- Problem 1
Transcribe the stretch of the Tree of Savior article from "The RPG Scrollbars: The" through "million active players.".
- Problem 2
List the features of Black Desert Online that the Tree of Savior article names.

- Excerpt to read
☆ ☆ ☆ ☆

The RPG Scrollbars: The Mys-Tree of Savior
Korea gaming
Steam Charts can be fascinating things. They're usually pretty predictable. The latest big thing, except for Battleborn, apparently. A few sad spoors of games that never made it, like the sight of Evolve's player still looking for a new game or hope that it's finally about to take off. Dota 2, because I'm pretty sure that there's a prophecy that the world will end if it doesn't have at least half a million active players.
And then just occasionally, something a little unexpected. Like Tree of Savior, as in either "What the hell is Tree of Savior?", or to the tens of thousands of people playing at the time of writing this, "You know, the successor to Ragnarok Online." Amusingly, it's jockeying for position with Dark Souls 3 at the moment, and two more different genres it's hard to imagine - the land of 'git gud' next to the realm of 'git yur credit crd'.
Korean MMOs stand as an interesting reminder that while most of the world plays games, the how and why can be very different. In Japan for instance, consoles very quickly took over the games market, with the PC largely relegated to porn. In Korea, the growth of heavily grind-driven RPGs rather than the more plot-based and pacey Western games is largely the result of them not being intended to be played at home, but at the 'PC bangs' - cybercafes, where players can buy time on a machine. Competitive games like Starcraft obviously took off as well, but the appeal of many of these RPGs is that sense of interactive wallpaper - something to click-click-click away at while chatting with friends or having a snack. Even with the trusty Skinner box set-up of the average MMO, that's a pretty different set-up to sitting alone in an empty room, maybe while watching a documentary on the history of wool production in the 19th century. Or YouTubers explain in detail why they don't want to see Ghostbusters.
But times do change, and of late we've seen plenty of games try to offer something else. Black Desert Online for instance, with its dynamic questing systems, plot, parkour, resource management and more, all served up in what we apparently now have to call the buy-to-play model. Would Tree of Savior be a similarly interesting game out of nowhere, captivating the hearts and minds of the world with more than just the standard issue gorgeous graphics associated with Korean MMOs?

☆ ☆ ☆ ☆

- Extracted data
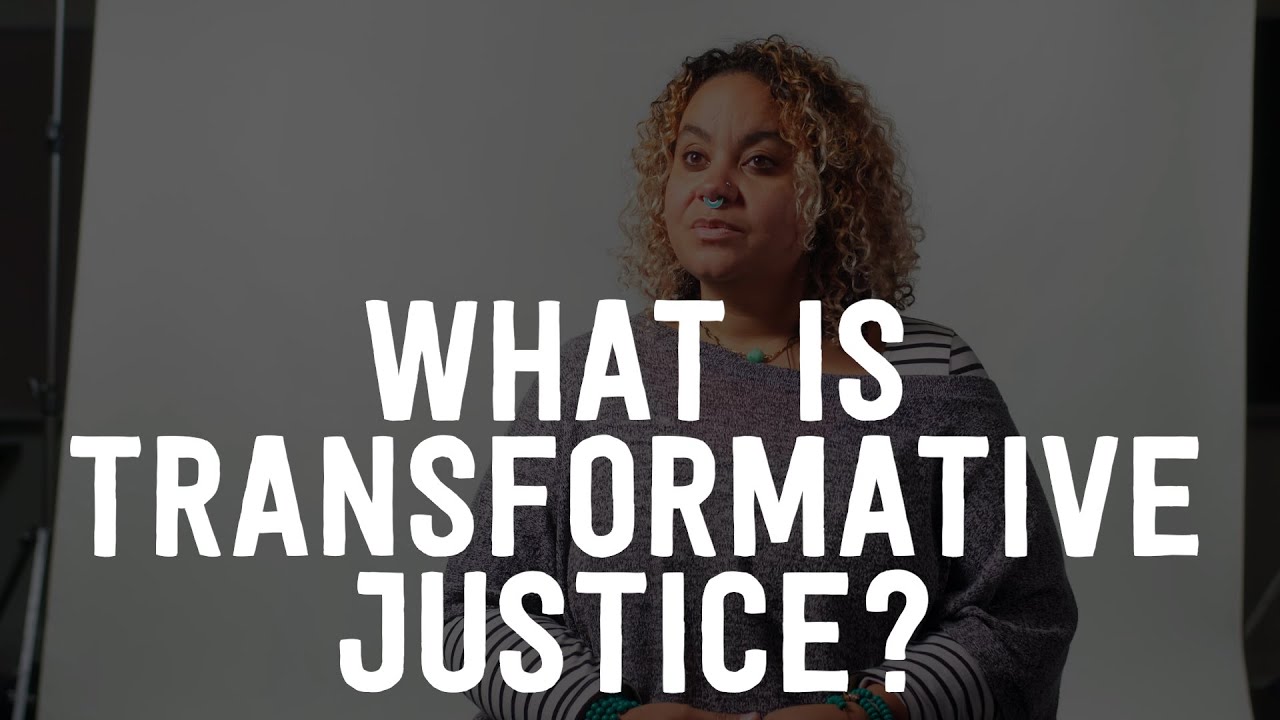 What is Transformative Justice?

☆ ☆ ☆ ☆

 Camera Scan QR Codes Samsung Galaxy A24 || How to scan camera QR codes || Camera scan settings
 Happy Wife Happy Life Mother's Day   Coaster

☆ ☆ ☆ ☆

- Final answer 1
The RPG Scrollbars: The Mys-Tree of Savior
Korea gaming
Steam Charts can be fascinating things. They're usually pretty predictable. The latest big thing, except for Battleborn, apparently. A few sad spoors of games that never made it, like the sight of Evolve's player still looking for a new game or hope that it's finally about to take off. Dota 2, because I'm pretty sure that there's a prophecy that the world will end if it doesn't have at least half a million active players.

- Final answer 2
- Dynamic questing systems
- Plot
- Parkour
- Resource management